Pero qué delicia cuando recibe el trato adecuado. Entonces se muestra magnánimo y pródigo en placeres sensoriales. Porque en estos vinos de vejeces infinitas, refrescados por la joven aportación de las criaderas para mantenerse inmortales, se resume la mejor historia de nuestra vinicultura,
Y entre los generosos, el amontillado. El señorío de la larga crianza en las botas centenarias, la esbelta elegancia de un cuerpo flexible y firme, la finura de su origen biológico, una infinita verónica que convierte la fuerza en filigrana aromática de notas salinas, especiadas, con el regusto amargoso y seco resonando en las atónitas células palatales.
El amontillado es un vino de la primera a la última copa, un vino de todas las horas y para casi todas las comidas. Como aperitivo, antes del almuerzo, acompañado de unas aceitunas o un poco de jamón ibérico, es sencillamente insuperable, justificando más que sobradamente su primacía sobre otro tipo de bebidas; pero también puede acompañarnos perfectamente durante la degustación de cualquier tipo de pescado; es una bebida apropiadísima con embutidos o sopas -y no sólo agregado al consabido consomé-. El amontilIado, de aroma punzante y alcohol acariciador, es ideal para todo tipo de cazas, tanto de pelo como de pluma, tanto la mayor como la menor. Finalmente, pocos vinos, salvo quizá el oporto, se amigan tan a la perfección con los quesos fermentados, de noble y azul podredumbre.

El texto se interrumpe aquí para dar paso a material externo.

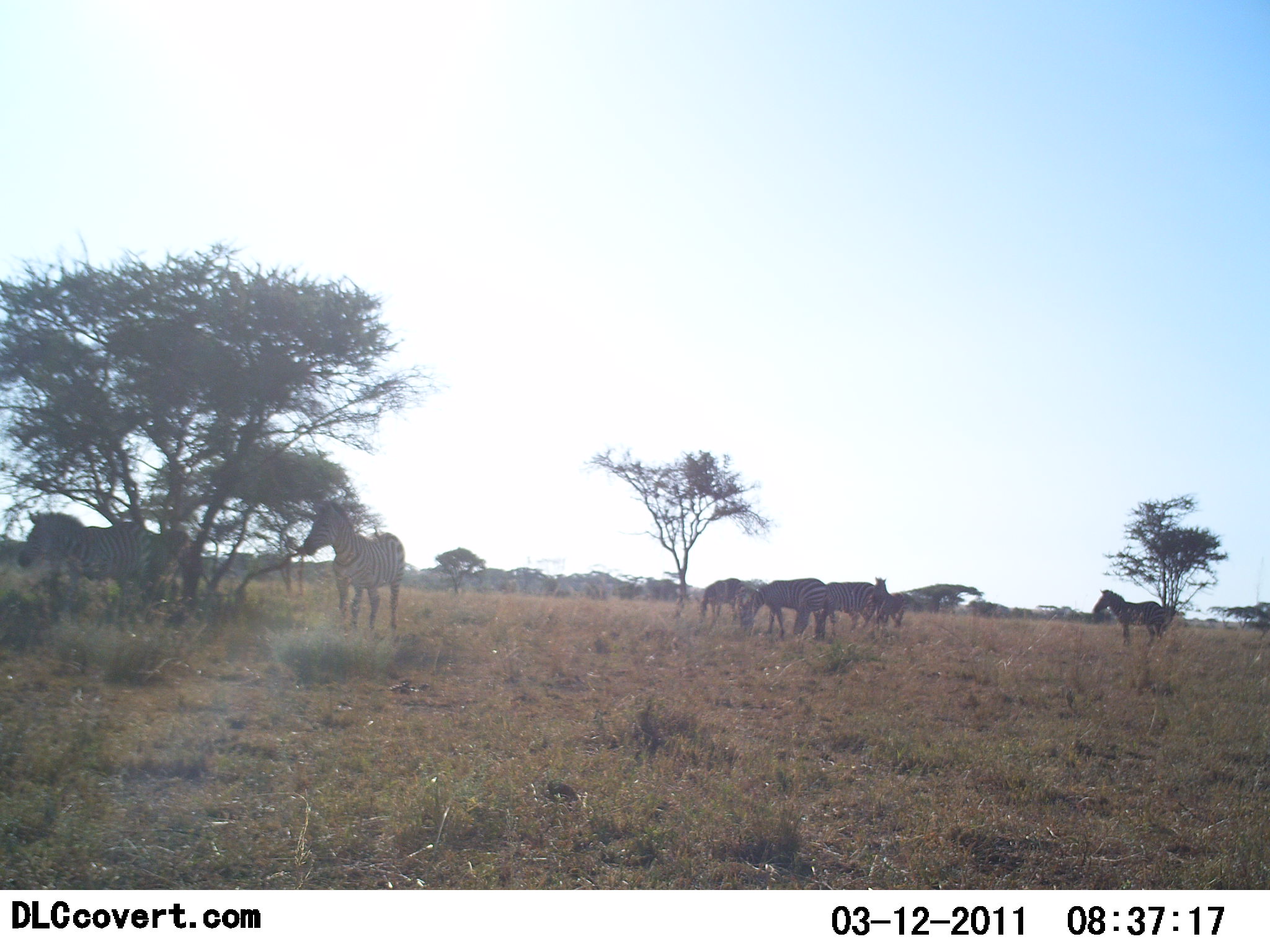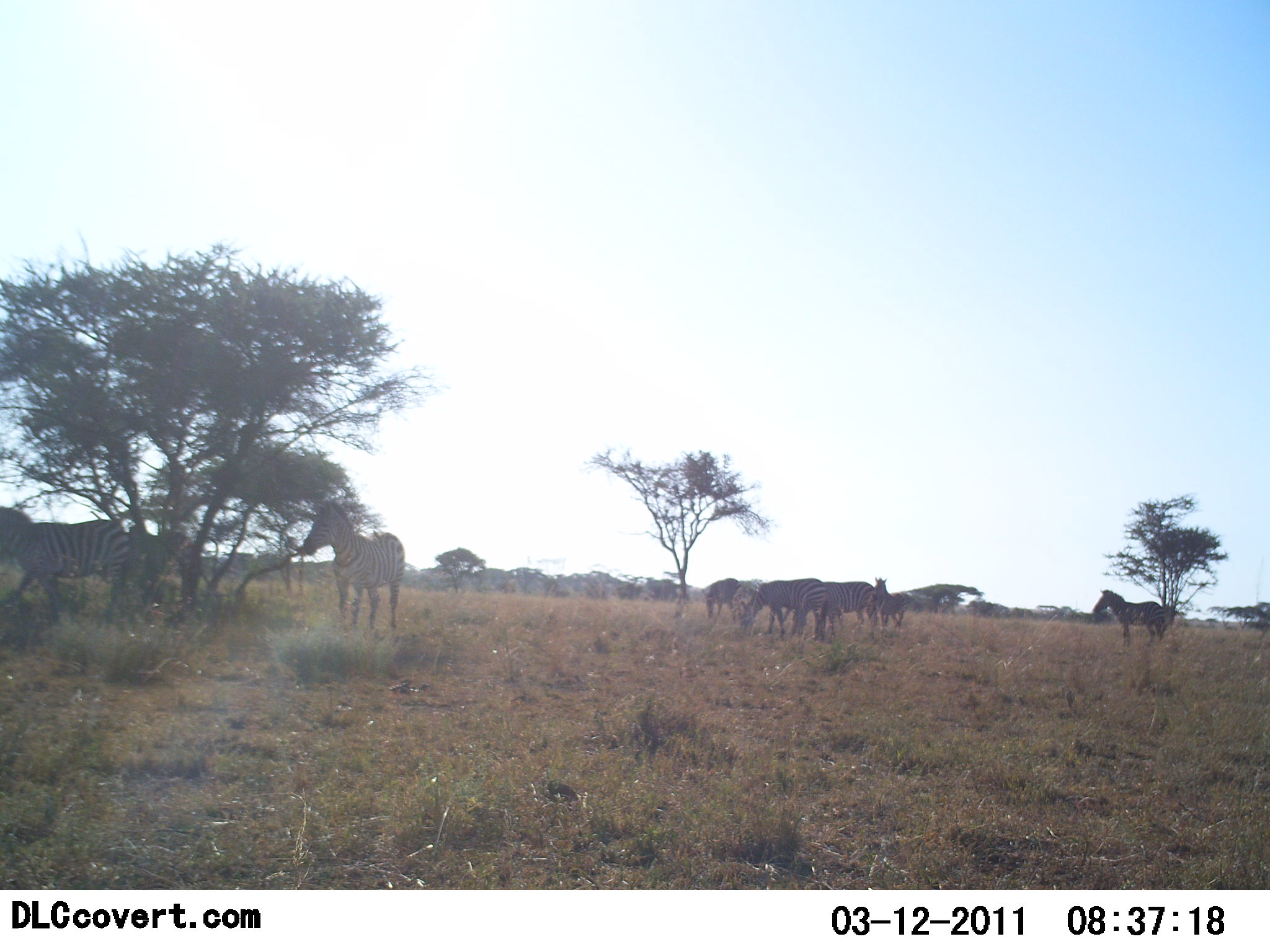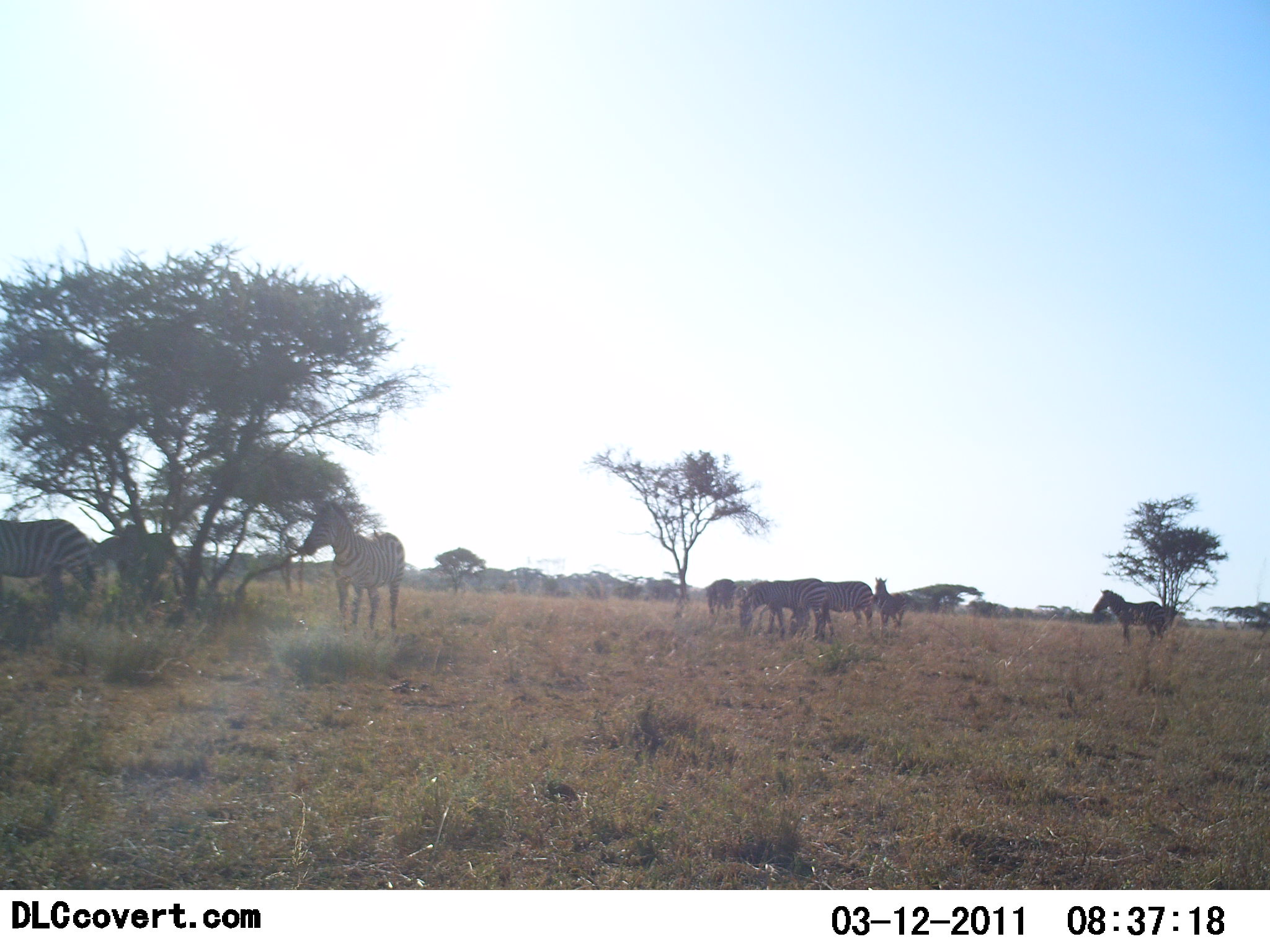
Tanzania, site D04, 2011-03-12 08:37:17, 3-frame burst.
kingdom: Animalia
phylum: Chordata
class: Mammalia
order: Perissodactyla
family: Equidae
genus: Equus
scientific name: Equus quagga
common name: plains zebra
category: zebra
Zebra (plains zebra) (Equus quagga), count 9. Behavior (volunteer vote fractions): standing 91%, resting 9%, moving 82%, interacting 0%. Young present (vote fraction): 9%. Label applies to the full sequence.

El inconveniente de la elevada graduación alcohólica se supera con un consumo mesurado, que en estos vinos de trago lento y profundidades organolépticas abisales es de obligado cumplimiento. Y un vino que en sus múltiples variedades y sutilezas resulta compañero ideal para la serena tertulia, la charla íntima o el regocijo solitario.